START Page text
We acknowledge the use of the Virginia Tech Advanced Research Computing Center for bioinformatic analyses performed in this study. This investigation was supported by grants from the Institute for Critical Technology and Applied Science and the National Science Foundation (IIBR-2141862), and a Simons Early Career Award in Marine Microbial Ecology and Evolution to F.O.A. We kindly thank members of the Aylward Lab for their insightful comments on an earlier version of this manuscript.

Authors contributions

Conceived and designed this work: CAMG, UJC, and FOA. Wrote the manuscript: CAMG, UJC, and FOA.

Supplemental materials

Supplemental File 1. Genomes dataset used for the molecular dating of the main marine microbial clades.

Supplemental File 2. Raw maximum likelihood phylogenetic tree used for molecular dating and stochastic mapping analyses.

Supplemental File 3. Assessment of parameters convergence of four independent chains used for Bayesian molecular dating analyses. Relative difference <0.3 is shown in bold letters and denotes parameters that reached convergence after 100,000 cycles using a burn-in of 250 and sampling every two cycles.

Supplemental File 4. Comparison of the age distribution of marine microbial clades and its relationship with the main Earth oxygenation events using a Bayesian and a Penalized Likelihood approach for molecular dating. Ridges represent the age of 100 and 1000 replicate age estimates for each Bayesian independent chains and Penalized Likelihood analyses, respectively (see Methods).

Supplemental File 5. Estimated ages for calibrated nodes showing their suitability as priors for Bayesian molecular dating. Values resulted from running an independent chain on the temporal calibrations without sequence data (-root option on Phylobayes). Bars represent the standard error of the cycles tested.

Supplemental File 6. KOs gained at the crown node of each marine microbial clade. A KO was considered as gained when found in 51 out of 100 stochastic mapping replicates.
END Page text
START Information shown
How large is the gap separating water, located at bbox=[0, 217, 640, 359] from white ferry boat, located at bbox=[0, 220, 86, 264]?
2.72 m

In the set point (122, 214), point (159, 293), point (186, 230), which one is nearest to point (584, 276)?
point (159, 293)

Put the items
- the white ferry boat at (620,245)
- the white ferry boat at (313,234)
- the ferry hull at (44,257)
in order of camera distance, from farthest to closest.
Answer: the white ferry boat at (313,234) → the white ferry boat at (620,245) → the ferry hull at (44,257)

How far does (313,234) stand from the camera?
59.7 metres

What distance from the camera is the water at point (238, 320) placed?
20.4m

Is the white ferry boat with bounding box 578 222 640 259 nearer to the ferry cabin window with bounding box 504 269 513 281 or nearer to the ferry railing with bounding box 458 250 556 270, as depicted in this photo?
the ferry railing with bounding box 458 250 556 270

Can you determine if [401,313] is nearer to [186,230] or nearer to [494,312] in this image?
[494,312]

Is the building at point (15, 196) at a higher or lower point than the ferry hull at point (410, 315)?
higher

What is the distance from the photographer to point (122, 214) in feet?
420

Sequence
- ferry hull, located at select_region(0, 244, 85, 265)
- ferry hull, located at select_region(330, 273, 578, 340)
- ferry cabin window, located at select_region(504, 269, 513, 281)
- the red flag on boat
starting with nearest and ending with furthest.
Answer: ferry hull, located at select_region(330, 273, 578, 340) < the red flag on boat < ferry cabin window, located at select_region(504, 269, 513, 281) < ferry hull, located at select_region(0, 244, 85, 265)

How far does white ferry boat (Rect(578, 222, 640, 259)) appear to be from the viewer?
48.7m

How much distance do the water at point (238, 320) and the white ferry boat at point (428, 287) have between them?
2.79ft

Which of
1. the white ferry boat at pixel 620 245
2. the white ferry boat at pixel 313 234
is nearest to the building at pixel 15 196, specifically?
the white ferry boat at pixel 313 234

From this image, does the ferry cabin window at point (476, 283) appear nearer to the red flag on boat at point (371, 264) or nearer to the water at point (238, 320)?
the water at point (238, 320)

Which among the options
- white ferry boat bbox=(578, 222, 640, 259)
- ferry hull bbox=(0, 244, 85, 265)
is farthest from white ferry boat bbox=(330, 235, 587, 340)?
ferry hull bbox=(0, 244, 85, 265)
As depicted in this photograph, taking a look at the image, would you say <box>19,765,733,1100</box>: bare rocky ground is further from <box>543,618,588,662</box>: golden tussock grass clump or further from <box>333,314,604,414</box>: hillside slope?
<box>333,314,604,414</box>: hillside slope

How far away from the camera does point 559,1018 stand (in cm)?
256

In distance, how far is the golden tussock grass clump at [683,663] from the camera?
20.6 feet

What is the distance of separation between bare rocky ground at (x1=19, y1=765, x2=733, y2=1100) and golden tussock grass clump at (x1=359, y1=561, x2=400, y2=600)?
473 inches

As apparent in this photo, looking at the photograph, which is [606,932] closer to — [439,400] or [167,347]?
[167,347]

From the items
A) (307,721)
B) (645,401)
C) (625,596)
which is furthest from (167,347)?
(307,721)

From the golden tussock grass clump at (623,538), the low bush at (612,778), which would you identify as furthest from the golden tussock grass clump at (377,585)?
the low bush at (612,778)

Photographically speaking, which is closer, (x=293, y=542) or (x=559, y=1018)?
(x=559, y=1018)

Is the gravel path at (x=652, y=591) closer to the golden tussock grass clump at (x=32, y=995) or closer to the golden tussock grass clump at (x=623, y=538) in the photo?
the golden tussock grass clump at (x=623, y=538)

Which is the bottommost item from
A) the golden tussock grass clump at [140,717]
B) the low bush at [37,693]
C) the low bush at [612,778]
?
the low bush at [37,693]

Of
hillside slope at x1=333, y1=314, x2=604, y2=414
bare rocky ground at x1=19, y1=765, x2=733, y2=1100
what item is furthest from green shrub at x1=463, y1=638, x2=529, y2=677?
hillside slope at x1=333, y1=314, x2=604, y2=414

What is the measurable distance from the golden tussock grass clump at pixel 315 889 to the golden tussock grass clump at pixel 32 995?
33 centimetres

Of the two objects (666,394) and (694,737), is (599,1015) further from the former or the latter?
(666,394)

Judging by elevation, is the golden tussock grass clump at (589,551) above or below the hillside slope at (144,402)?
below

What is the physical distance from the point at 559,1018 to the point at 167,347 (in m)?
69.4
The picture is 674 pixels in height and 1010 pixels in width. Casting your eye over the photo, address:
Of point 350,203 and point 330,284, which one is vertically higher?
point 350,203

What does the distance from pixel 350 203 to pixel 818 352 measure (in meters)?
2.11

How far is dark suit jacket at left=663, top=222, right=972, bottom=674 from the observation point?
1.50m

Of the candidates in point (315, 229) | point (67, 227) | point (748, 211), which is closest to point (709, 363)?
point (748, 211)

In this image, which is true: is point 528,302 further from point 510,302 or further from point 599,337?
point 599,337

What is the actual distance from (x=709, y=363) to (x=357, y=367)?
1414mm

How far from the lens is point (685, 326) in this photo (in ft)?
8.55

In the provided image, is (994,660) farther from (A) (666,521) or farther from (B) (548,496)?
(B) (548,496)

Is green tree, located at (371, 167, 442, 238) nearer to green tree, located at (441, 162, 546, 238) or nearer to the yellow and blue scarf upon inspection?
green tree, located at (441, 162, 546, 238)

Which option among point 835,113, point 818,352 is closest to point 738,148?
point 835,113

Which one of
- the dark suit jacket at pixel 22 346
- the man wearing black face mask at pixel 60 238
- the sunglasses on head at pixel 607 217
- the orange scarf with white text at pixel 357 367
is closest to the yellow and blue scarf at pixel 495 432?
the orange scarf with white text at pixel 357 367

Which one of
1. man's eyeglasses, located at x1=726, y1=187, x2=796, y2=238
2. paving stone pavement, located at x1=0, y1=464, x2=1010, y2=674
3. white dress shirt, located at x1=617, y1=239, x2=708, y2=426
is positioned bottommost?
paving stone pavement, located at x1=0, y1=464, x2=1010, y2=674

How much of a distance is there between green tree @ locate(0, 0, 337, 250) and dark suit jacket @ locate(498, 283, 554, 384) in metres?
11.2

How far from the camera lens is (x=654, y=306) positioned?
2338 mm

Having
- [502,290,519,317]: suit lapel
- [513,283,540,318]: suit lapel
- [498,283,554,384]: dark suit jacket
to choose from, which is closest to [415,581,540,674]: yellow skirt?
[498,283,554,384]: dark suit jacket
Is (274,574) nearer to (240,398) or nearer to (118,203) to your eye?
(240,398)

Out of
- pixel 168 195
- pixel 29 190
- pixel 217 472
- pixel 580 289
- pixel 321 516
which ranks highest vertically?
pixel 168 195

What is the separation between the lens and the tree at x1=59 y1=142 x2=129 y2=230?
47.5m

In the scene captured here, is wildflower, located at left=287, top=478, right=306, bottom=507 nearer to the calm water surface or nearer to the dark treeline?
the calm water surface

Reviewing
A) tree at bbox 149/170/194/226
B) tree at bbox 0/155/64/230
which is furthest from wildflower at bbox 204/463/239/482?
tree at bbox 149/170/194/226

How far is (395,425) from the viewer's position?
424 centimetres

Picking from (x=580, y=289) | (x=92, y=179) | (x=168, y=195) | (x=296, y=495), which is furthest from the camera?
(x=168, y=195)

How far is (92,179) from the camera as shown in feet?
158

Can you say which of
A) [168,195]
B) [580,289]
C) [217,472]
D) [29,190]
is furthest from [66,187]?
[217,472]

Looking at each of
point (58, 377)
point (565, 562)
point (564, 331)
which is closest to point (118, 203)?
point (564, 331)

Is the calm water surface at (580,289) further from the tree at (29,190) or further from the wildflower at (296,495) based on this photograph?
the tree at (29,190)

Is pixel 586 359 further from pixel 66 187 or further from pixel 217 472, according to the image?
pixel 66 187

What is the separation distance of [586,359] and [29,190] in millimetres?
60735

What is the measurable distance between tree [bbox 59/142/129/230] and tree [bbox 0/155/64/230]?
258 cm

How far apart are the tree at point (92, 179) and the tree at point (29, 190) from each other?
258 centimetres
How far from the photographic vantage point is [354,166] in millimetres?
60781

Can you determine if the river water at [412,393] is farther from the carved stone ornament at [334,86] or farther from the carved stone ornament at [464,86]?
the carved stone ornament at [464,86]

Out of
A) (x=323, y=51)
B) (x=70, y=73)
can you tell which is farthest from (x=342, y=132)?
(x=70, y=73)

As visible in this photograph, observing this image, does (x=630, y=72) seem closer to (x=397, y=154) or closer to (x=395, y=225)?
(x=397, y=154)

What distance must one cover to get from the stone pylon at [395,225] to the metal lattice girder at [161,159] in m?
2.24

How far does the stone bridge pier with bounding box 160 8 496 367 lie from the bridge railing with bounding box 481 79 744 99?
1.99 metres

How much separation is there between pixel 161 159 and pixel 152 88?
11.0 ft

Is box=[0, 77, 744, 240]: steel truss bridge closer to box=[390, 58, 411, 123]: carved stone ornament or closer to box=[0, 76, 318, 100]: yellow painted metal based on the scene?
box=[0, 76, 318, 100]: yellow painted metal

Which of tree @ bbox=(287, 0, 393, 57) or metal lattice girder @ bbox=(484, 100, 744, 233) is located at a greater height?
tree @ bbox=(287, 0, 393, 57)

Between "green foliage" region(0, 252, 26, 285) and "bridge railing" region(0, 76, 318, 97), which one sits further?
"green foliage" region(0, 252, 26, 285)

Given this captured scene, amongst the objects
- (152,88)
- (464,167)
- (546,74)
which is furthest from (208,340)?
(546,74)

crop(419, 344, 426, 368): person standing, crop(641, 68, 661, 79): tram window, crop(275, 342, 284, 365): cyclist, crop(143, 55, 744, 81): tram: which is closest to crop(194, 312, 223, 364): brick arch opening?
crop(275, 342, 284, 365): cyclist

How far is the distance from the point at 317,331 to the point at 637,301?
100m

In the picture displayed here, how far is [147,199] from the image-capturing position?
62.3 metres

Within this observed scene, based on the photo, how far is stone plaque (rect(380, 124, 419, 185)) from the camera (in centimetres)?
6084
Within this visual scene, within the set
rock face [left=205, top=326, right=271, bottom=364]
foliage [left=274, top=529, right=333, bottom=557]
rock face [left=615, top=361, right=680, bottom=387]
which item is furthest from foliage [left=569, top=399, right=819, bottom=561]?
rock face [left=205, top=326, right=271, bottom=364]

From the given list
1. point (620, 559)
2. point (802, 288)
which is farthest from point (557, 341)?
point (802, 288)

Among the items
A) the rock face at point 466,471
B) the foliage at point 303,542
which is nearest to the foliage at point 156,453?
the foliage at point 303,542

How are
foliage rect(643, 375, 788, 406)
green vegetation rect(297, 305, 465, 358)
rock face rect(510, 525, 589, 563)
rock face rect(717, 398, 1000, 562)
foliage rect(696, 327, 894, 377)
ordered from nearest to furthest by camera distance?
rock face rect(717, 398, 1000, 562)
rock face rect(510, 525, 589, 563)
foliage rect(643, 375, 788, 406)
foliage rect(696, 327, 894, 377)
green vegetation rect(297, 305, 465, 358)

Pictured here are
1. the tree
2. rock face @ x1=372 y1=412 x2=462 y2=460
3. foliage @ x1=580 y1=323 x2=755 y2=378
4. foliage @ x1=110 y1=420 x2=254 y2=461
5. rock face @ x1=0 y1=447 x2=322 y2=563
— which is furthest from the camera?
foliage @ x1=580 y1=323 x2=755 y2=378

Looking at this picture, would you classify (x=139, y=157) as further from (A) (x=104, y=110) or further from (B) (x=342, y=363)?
END Information shown
▸ **Exercise instructions**:
A. Answer these questions using the manuscript back matter, one answer per line and marked the same way:
(i) What grant number is given for the National Science Foundation?
(ii) In how many of the 100 stochastic mapping replicates did a KO have to be found to count as gained?
(iii) Which Phylobayes option was used to run a chain on the temporal calibrations without sequence data?
B. Does each statement below agree with the manuscript back matter? Answer yes or no for each, and quote the words from the text that decide it.
(i) Four independent chains were assessed for parameter convergence in the Bayesian molecular dating analyses.
(ii) Supplemental File 2 is a Bayesian phylogenetic tree.
(iii) A relative difference below 0.3 marks parameters that reached convergence.
C. Continue the manuscript back matter, starting after its final sentence.

▸ **Answers for this exercise**:
A.
(i) IIBR-2141862
(ii) 51
(iii) -root

B.
(i) Yes: "Assessment of parameters convergence of four independent chains used for Bayesian molecular dating analyses."
(ii) No: "Raw maximum likelihood phylogenetic tree used for molecular dating and stochastic mapping analyses."
(iii) Yes: "Relative difference <0.3 is shown in bold letters and denotes parameters that reached convergence"

C.
Supplemental File 7. Enriched KEGG categories at the crown node of each marine microbial clade. Clades were classified based on the diversification timing shown in Fig. 2. Enriched categories were identified by statistically comparing a stochastic mapping distribution with an all-rates-different vs a null distribution with a constant rate model without conditioning on the presence/absence data at the tips. Each dot represents one replicate (See Methods). X-axis represents the number of KOs gained at each crown node for each KEGG category. Stochastic mapping and null distributions were sorted for visualization purposes.

Supplemental File 8. Assessment of the role of molecular dating Bayesian model and calibrations on the diversification timing of marine microbial clades. Bayesian estimates represent the average of the last 1000 cycles sampled every 10 cycles of chain 1 (Supplemental File 9). TreePL analyses show 1000 age replicates using the priors shown in Table 1 (Priors set 1), and the independent root of Bacteria and Archaea and the minimum age of Cyanobacteria as priors (Priors set 2). Error bars represent the standard deviation of each distribution of replicate ages.

Supplemental File 9. Age estimates of marine microbial clades resulting from different Bayesian molecular dating models (Log-normal, CIR, and UGAM) and calibrations (TreePL priors set 1 and 2). Bayesian estimates represent the average of the last 1000 cycles sampled every 10 cycles of each of the four chains. TreePL analyses show 1000 age replicates using the priors shown in Table 1 (Priors set 1), and the independent root of Bacteria and Archaea and the minimum age of Cyanobacteria as priors (Priors set 2).